**Text excerpt:**

-=-=-

Tonight, the City Commission will be considering an adjustment to city laws that could put great restraints, once again, on panhandling.

/Elizabeth Rogers Drouillard

What if panhandling wasn't regulated?

  • What if instead of needing everyone needing to be "fixed" we decided it was more important that everyone needed a friend?
  • What if instead of needing to be their savior, we were willing to be one small part in a chain of people involved in helping someone?
  • What if instead of worrying about what other people deserved we spent more time worrying about what we could give to other people?
  • What if we decided it was more important to cultivate a city where person-to-person giving was encouraged rather than to create a city where it becomes harder for those who need to give to find those in need?
  • What if we decided it was more important to allow the weak and needy to speak their stories than it was to shield those stories from the middle class and wealthy?
  • What if we worried more about being generous and less about being duped?
  • What if we worried more about their comfort than our own?
  • And what if this “city of churches” remembered that we are all beggars before God?  That we all get good things we don’t deserve?  That we all live on the gifts that He gives?
  • What if we remembered that the children of Israel may not have “deserved” free food while they were wandering in the wilderness, but that God sent them manna from Heaven everyday anyway?
  • And what if we remembered that Jesus repeatedly told us to give but never told anyone not to beg?

/Elizabeth Rogers Drouillard

Grand Rapids City Commissioners will be meeting tonight, Tuesday, May 20, to discuss a proposal intended to put great restraints on panhandling. It wasn't too long ago that we removed laws against begging in our city, and the Federal Court has ruled as well that panhandling is a First Amendment right. I didn't think Grand Rapids would try these shenanigans again.

We are and have been called “a city of churches.” This city of churches wants to stop panhandlers.

It is not a crime to be poor.

It should not be a crime to beg.

For a city of churches who purport to follow the homeless preacher, Jesus, it should be our great privilege to care for the poor.

If seeing poor people begging at the side of the road offends or worries us, we are offended or worried about the wrong things.

What if Grand Rapids could be known as a city where someone who was begging not only got a sandwich, but got a friend?

I have personal experience with this issue. I befriended a woman panhandling outside of my Family Fare in Grand Rapids. She'd taken the bus in from Walker so that she could beg. She had been kicked out of her living arrangement with nowhere else to go, so she was trying to raise money for that night's motel room.

I drove her down to a Christian organization that used to take in women off the street. I was told they no longer did this and that we should head over to the Salvation Army. My friend immediately turned away in tears. I approached the desk and got more information out of the woman who sent me around the corner to the day shelter to speak with their community advocate. She also told us the same thing. So I'm not really sure why we were sent there.

I remember wondering why they paid more attention to me than my friend. I'm more articulate and wasn't in tears, but I also wasn't at the end of my rope. Isn't it their job to help people at the end of their rope? Shouldn't they be treating her with the same respect they were treating me? And if I wasn’t there to keep driving her to different shelters, how did they expect this woman with no money and no car to get all over town?

Degage was out because she had a kid. The domestic violence centers were out because she was not fleeing a domestic violence situation. The Salvation Army was out because they were closed. Yes, that's right, closed. Don't go homeless in Grand Rapids after hours or on the weekends. People will say that this isn’t true, but we called repeatedly and were told to call back first thing the next morning, or first thing on Monday.

-=-=-

[Dataset excerpts]
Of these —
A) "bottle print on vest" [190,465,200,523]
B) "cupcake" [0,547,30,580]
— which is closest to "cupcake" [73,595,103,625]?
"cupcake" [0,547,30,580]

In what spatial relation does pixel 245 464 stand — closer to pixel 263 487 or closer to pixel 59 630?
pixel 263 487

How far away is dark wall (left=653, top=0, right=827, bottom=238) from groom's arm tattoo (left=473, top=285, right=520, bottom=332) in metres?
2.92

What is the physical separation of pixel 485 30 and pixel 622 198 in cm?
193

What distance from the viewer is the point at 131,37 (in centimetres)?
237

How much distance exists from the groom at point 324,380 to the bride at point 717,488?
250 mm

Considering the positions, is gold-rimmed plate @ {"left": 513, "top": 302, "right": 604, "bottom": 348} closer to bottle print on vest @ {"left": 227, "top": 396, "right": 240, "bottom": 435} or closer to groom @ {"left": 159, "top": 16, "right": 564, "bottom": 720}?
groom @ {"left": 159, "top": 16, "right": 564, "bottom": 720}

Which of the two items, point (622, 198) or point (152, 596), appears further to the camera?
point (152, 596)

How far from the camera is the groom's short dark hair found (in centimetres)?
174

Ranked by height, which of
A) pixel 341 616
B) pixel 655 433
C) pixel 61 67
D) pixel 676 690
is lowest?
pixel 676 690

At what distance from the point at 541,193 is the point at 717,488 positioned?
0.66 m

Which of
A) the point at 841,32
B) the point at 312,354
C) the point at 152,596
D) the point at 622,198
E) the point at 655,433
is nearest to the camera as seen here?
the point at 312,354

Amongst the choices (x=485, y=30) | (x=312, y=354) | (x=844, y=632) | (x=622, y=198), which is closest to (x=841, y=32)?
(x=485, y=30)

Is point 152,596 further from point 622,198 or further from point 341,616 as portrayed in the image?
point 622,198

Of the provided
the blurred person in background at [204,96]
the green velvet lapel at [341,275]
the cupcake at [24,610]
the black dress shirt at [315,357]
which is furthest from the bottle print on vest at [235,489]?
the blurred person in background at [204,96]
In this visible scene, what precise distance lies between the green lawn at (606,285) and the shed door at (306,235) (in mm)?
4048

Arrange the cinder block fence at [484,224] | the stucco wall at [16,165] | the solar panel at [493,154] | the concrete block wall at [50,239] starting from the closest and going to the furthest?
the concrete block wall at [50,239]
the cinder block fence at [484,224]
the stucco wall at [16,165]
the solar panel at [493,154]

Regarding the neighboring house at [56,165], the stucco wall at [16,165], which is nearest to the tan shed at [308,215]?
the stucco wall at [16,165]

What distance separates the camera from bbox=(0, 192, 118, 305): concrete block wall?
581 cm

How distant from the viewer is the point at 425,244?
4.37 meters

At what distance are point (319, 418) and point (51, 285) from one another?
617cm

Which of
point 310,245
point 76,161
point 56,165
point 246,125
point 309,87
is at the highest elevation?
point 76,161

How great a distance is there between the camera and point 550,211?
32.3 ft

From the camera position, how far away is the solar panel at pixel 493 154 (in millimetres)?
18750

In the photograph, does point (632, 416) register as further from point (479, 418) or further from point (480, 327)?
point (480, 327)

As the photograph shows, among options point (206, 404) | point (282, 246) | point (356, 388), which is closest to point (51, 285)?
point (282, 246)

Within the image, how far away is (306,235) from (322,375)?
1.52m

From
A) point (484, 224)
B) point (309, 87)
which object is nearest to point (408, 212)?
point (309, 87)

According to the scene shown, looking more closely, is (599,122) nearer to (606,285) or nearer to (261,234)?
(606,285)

-=-=-

**Goal of the exercise:**
Reproduce the part of the panhandling text starting with "I drove her" and going on through "all over town?". The rows come from a different source.

**Response:**
I drove her down to a Christian organization that used to take in women off the street. I was told they no longer did this and that we should head over to the Salvation Army. My friend immediately turned away in tears. I approached the desk and got more information out of the woman who sent me around the corner to the day shelter to speak with their community advocate. She also told us the same thing. So I'm not really sure why we were sent there.

I remember wondering why they paid more attention to me than my friend. I'm more articulate and wasn't in tears, but I also wasn't at the end of my rope. Isn't it their job to help people at the end of their rope? Shouldn't they be treating her with the same respect they were treating me? And if I wasn’t there to keep driving her to different shelters, how did they expect this woman with no money and no car to get all over town?